Anthony Gregory - 3/26/2008

Aeon, I am not satisfied by this point: "That's exactly what it is. We've already paid to build a military force. The guns are paid for."

Are all the bullets paid for? Would you agree that once the US military runs out of bullets, it shouldn't be allowed to purchase more with stolen loot?


Anthony Gregory - 3/26/2008

"Paradoxically, or ironically, it's the state that makes it necessary for me to depend on the state's mechanisms."

And yet this is part of the reason why the state will only be defeated if we resist all temptations to favor the state.

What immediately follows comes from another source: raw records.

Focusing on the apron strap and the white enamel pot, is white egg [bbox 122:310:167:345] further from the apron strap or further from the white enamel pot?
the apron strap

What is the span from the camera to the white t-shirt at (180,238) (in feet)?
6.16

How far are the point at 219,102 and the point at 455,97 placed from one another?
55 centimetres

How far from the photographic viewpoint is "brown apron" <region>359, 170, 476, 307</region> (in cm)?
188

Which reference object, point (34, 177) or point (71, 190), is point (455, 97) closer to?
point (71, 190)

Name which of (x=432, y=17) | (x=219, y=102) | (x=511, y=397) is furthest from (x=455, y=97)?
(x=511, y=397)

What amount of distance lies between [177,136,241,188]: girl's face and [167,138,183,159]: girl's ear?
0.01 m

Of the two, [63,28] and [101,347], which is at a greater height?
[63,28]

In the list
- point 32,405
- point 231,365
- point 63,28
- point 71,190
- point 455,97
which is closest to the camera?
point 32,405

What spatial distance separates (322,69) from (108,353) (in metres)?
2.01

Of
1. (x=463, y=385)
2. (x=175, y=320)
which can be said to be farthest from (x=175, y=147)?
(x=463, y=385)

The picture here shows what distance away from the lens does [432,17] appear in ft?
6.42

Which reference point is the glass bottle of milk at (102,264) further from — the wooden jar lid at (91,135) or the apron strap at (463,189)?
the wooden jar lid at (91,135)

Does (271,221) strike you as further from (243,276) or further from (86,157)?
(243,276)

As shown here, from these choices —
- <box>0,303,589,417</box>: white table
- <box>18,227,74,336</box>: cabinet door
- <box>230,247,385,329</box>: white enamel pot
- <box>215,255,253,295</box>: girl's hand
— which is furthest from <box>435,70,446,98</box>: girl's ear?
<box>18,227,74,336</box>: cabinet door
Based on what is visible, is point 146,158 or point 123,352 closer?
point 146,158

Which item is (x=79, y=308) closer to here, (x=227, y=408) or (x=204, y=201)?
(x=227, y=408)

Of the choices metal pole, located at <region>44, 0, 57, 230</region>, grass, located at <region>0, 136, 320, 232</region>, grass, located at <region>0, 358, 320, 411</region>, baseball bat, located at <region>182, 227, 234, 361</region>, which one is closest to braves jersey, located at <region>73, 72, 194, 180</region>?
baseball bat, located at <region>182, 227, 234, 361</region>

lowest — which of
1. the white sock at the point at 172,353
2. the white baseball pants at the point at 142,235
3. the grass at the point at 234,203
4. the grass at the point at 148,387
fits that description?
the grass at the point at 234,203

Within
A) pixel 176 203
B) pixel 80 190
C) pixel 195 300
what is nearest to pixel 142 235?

Calling 911 is sometimes quite prudent. But libertarians must agree that, even in the pursuit of actual criminals, the state inflicts violence on innocents. Thus, strictly speaking, I think libertarians should support the abolition of government police and the expansion of its activities in all respects. If police did not currently go after thieves, we should not call upon them to do so.

As for Darfur, the answer is to repeal the neutrality acts, not more government interventions that will almost certainly do more harm than good. I mean, what percentage of US wars do you think do more good than harm? Seriously?

Saying that the state's monopoly makes it so we have to support more state war is the type of reasoning that could be used, easily, to justify: Taxation, drug laws, immigration controls, gun control, health care regulations, and all sorts of other unlibertarian policies.


Aeon J. Skoble - 3/26/2008

"Of course it might be conceivably just for an individual citizen to support, say, intervention in Darfur or Tibet - with their own resources"
By this reasoning, it's only just to call the private fire dept., but not 911. The problem with relying on private intervention in Rwanda-type situations is that it's ILLEGAL. In ancap world, that's what we'd do. In the real world, if we tried to do it, we'd be accused of "raising mercenaries" and prosecuted. Paradoxically, or ironically, it's the state that makes it necessary for me to depend on the state's mechanisms.


Anthony Gregory - 3/26/2008

Yes, I think it's much more libertarian for the government to steal $3 trillion a year and spend it all on welfare handouts than it is to steal $3 trillion a year and spend it on the police and military. The police and military, after all, are what make the state an unlibertarian organization – without their guns enforcing the territorial monopoly, the state would be a big, voluntary club.


Aeon J. Skoble - 3/26/2008

"Then we can also argue that, in the overwhelming majority of the cases, government war is also totally indefensible based on its ends"
Sure, no argument there, subject to the lingusitic caveat in my previous comment.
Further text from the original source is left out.